Araghchi, in a separate post, described the latest round as “the most intense so far”.

“It concluded with the mutual understanding that we will continue to engage in a more detailed manner on matters that are essential to any deal — including sanctions termination and nuclear-related steps,” he said.

UN nuclear chief Rafael Grossi also joined the negotiations, a source close to the talks told AFP.

‘Big lies’

Trump, in his State of the Union address, said Iran had “already developed missiles that can threaten Europe and our bases overseas” and was working to build missiles that could soon reach the US.

He accused Tehran of “pursuing sinister nuclear ambitions”, a charge Iran denies, insisting its programme is civilian.

The Iranian foreign ministry dismissed the claims as “big lies”.

On Wednesday, US Secretary of State Marco Rubio said Iran is “not enriching right now, but they’re trying to get to the point where they ultimately can”, adding that Tehran “refuses” to discuss its ballistic missile programme — “and that’s a big problem”.

Iranian President Masoud Pezeshkian said ahead of the talks that the Islamic republic was “not at all” seeking a nuclear weapon.

Read More: Another geopolitical storm

US Vice President JD Vance told The Washington Post there was “no chance” a long-threatened strike on Iran would lead to “a Middle Eastern war for years with no end in sight”.

Military pressure

Parallel to the diplomacy, Washington has mounted a major military build-up, sending the aircraft carrier USS Gerald R. Ford to the Mediterranean.

The US currently has more than a dozen warships in the Middle East, including one aircraft carrier — the USS Abraham Lincoln — nine destroyers and three other combat ships.
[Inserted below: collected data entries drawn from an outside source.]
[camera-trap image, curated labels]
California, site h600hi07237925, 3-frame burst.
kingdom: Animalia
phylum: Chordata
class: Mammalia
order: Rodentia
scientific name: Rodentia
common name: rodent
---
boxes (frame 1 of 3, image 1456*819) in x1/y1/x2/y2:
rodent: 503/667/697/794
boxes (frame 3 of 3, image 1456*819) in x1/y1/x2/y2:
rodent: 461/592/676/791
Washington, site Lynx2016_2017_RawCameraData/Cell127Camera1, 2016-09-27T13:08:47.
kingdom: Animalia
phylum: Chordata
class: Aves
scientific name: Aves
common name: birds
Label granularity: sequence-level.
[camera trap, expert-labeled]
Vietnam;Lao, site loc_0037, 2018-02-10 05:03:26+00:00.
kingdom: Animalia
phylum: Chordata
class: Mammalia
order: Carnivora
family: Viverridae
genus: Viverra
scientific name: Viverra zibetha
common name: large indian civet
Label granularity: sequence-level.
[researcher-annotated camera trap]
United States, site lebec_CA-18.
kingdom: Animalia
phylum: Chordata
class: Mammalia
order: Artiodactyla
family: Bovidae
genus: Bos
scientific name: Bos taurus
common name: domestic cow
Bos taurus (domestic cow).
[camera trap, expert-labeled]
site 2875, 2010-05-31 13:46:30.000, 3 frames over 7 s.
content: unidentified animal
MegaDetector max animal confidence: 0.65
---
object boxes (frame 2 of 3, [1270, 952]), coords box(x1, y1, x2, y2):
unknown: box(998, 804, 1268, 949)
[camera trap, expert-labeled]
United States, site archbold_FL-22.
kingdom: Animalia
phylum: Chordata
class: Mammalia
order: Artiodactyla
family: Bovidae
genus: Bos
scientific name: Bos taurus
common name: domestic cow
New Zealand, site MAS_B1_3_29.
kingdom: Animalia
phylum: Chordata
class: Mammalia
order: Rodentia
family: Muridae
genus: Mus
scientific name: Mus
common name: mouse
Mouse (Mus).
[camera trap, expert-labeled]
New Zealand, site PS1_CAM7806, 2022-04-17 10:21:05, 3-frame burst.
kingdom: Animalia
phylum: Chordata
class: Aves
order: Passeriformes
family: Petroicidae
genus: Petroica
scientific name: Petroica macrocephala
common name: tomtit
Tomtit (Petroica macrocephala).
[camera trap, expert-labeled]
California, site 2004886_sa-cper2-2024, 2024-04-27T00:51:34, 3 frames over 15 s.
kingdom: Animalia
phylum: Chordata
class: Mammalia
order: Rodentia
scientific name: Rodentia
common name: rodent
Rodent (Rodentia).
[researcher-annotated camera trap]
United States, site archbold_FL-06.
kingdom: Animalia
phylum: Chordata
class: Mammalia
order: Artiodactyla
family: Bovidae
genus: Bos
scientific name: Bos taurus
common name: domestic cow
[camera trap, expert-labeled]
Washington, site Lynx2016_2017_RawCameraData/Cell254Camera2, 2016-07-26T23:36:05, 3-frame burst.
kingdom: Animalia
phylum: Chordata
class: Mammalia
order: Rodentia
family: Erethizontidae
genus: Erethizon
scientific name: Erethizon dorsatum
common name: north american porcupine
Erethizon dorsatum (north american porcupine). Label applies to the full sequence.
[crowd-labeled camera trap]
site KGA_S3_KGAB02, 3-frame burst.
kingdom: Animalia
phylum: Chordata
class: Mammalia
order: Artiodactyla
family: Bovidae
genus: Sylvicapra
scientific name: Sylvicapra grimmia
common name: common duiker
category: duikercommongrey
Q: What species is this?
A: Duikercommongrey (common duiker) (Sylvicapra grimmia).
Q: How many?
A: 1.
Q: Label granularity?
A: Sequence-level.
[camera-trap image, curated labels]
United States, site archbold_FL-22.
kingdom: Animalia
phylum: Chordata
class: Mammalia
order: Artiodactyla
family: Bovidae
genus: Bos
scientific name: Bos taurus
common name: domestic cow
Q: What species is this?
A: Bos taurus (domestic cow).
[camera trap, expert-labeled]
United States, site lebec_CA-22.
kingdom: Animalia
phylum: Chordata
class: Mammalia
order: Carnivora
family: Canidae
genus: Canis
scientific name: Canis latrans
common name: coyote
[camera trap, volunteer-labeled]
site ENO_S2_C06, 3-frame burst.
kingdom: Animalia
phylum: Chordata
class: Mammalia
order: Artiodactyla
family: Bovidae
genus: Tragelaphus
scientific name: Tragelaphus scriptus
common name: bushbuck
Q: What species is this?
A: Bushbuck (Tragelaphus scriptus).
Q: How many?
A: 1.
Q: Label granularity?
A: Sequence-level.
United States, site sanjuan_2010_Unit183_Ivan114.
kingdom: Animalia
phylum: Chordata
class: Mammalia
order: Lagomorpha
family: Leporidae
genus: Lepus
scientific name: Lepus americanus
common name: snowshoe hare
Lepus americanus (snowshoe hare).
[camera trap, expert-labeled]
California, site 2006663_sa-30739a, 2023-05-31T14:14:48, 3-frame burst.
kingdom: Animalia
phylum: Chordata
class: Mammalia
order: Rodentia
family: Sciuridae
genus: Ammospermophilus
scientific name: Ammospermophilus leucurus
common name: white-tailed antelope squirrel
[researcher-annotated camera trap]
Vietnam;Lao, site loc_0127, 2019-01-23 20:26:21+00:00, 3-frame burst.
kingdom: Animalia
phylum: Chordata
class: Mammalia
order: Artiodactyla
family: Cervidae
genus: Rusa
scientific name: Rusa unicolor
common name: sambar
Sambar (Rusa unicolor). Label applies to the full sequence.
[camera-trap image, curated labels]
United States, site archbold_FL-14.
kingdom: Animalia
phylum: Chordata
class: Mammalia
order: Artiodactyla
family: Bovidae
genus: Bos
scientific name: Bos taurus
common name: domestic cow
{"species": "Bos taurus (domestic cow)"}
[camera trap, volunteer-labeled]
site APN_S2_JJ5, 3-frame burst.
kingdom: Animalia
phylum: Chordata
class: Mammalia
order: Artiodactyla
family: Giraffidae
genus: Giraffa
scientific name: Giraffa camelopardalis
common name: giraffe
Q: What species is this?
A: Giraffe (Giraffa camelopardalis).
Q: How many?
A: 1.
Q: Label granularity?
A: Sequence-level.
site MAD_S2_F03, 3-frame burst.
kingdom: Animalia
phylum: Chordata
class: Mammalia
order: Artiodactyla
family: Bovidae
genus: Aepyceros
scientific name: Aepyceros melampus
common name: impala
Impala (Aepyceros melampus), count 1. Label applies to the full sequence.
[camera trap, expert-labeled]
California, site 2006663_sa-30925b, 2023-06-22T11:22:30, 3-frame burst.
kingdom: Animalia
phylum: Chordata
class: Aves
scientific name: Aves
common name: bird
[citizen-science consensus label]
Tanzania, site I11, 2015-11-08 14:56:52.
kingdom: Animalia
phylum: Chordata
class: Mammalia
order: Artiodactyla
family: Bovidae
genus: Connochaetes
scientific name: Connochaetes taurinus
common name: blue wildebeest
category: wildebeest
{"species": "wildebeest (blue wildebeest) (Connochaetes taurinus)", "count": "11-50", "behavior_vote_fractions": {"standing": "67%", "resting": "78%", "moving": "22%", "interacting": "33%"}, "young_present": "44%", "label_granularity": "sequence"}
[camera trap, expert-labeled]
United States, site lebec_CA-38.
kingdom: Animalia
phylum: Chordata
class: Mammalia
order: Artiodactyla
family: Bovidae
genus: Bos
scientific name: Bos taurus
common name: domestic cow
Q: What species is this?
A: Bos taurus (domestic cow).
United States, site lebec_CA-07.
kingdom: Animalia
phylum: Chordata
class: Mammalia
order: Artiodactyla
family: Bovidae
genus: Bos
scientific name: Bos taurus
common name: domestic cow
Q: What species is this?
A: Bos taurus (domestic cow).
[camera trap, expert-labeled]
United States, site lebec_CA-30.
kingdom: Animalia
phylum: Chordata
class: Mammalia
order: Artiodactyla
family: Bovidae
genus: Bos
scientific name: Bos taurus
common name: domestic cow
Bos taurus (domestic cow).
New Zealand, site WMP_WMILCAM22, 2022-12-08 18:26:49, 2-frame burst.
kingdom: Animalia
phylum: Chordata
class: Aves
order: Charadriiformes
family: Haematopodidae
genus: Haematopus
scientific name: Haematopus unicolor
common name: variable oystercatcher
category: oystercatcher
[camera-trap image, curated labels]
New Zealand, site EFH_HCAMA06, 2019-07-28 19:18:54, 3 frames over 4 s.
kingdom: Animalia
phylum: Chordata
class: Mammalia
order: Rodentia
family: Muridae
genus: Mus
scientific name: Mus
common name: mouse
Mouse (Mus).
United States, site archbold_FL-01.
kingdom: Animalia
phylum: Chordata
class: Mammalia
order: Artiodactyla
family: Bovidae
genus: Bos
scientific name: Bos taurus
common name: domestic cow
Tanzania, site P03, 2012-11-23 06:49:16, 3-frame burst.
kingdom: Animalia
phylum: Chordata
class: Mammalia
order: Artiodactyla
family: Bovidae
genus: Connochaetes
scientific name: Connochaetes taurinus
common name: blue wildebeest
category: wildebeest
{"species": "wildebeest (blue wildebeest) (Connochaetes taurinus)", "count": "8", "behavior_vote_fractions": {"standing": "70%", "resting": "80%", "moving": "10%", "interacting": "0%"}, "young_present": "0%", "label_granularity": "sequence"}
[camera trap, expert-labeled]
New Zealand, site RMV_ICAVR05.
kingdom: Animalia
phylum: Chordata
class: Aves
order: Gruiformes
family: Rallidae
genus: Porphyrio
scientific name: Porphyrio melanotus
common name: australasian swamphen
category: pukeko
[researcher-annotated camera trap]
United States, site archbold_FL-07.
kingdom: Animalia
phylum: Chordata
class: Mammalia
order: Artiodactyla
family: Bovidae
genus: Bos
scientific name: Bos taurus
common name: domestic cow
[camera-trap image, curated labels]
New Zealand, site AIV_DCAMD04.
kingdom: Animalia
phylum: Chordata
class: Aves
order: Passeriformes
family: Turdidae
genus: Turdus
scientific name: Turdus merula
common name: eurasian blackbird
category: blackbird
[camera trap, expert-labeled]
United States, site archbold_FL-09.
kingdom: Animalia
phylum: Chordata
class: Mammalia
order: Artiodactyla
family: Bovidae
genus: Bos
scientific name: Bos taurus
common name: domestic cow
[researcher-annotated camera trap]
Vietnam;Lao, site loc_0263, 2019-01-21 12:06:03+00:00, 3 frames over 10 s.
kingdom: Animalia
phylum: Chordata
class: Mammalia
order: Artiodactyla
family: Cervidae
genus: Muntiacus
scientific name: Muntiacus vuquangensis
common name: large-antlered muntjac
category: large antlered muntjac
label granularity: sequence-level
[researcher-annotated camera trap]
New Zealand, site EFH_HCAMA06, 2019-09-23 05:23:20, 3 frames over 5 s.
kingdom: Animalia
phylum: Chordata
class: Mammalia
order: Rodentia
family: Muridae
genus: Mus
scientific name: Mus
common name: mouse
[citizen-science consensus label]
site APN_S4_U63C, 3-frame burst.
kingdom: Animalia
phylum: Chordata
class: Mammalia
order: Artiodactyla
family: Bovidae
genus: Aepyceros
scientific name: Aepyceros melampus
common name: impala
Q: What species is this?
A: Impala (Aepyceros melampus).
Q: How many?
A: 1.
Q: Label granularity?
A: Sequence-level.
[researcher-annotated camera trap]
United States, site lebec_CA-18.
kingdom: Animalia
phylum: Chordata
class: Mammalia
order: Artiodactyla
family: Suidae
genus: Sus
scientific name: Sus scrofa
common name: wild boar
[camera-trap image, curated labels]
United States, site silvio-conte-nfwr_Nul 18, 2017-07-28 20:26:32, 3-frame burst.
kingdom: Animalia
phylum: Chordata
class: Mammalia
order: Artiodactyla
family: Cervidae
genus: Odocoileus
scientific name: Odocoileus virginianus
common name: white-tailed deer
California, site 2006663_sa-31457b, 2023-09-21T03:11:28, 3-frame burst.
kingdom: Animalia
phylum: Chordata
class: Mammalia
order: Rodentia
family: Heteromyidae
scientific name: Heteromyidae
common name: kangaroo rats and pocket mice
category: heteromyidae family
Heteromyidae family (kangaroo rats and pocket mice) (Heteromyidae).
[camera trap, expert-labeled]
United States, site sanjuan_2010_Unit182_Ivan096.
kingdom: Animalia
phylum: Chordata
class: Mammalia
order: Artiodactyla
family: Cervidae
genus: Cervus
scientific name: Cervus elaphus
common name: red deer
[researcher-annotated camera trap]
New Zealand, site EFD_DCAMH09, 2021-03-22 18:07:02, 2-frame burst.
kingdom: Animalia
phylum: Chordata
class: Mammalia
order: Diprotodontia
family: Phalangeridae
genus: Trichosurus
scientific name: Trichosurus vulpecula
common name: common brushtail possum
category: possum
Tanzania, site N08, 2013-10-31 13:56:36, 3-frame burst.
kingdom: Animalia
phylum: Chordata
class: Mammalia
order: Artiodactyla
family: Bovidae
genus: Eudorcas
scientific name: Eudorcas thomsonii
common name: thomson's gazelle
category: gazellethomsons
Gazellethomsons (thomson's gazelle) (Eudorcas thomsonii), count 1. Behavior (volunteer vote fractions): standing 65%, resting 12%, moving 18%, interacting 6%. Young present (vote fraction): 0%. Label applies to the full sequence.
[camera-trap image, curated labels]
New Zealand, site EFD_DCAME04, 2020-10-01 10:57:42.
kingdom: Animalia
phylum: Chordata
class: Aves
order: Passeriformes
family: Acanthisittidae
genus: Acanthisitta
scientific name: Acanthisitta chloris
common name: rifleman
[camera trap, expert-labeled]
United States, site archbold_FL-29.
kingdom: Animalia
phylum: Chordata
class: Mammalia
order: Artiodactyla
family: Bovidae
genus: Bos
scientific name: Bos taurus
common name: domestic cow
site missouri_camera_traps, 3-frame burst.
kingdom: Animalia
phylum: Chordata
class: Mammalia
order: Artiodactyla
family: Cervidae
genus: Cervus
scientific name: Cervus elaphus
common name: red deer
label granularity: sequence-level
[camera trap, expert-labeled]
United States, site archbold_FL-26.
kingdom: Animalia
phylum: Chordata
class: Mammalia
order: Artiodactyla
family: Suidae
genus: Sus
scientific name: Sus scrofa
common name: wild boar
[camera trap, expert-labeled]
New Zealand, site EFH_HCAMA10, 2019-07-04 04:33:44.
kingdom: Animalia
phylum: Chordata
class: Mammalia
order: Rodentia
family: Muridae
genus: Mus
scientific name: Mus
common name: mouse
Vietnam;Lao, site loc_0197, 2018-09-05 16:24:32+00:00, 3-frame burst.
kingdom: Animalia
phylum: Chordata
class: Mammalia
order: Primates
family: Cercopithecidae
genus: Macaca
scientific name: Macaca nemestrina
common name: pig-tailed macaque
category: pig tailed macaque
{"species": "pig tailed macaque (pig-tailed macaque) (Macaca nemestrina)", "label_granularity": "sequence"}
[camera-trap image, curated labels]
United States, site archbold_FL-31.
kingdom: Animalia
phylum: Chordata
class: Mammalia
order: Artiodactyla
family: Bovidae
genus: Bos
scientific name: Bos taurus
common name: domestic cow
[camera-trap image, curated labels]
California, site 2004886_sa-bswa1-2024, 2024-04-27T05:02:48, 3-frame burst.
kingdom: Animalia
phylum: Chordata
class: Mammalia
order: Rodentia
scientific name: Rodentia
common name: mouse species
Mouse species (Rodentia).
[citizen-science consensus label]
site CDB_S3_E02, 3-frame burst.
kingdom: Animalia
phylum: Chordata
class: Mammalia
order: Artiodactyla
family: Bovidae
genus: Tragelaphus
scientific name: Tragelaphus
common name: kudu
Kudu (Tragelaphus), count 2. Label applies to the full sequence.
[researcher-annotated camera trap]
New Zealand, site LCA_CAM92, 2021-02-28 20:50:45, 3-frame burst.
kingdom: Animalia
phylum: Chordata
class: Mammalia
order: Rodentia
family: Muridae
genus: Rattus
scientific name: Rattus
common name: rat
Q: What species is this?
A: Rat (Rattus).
It is rare for two US carriers to be deployed in the region simultaneously.

Iran says the maximum range of its missiles is 2,000 kilometres. However, the US Congressional Research Service estimates the range could reach about 3,000km — still less than one-third of the distance to the continental US.

A previous round of negotiations collapsed when Israel launched strikes on Iran last June, sparking a 12-day war that briefly drew in the US to bomb Iranian nuclear sites.

Protests have since resumed around Iranian universities.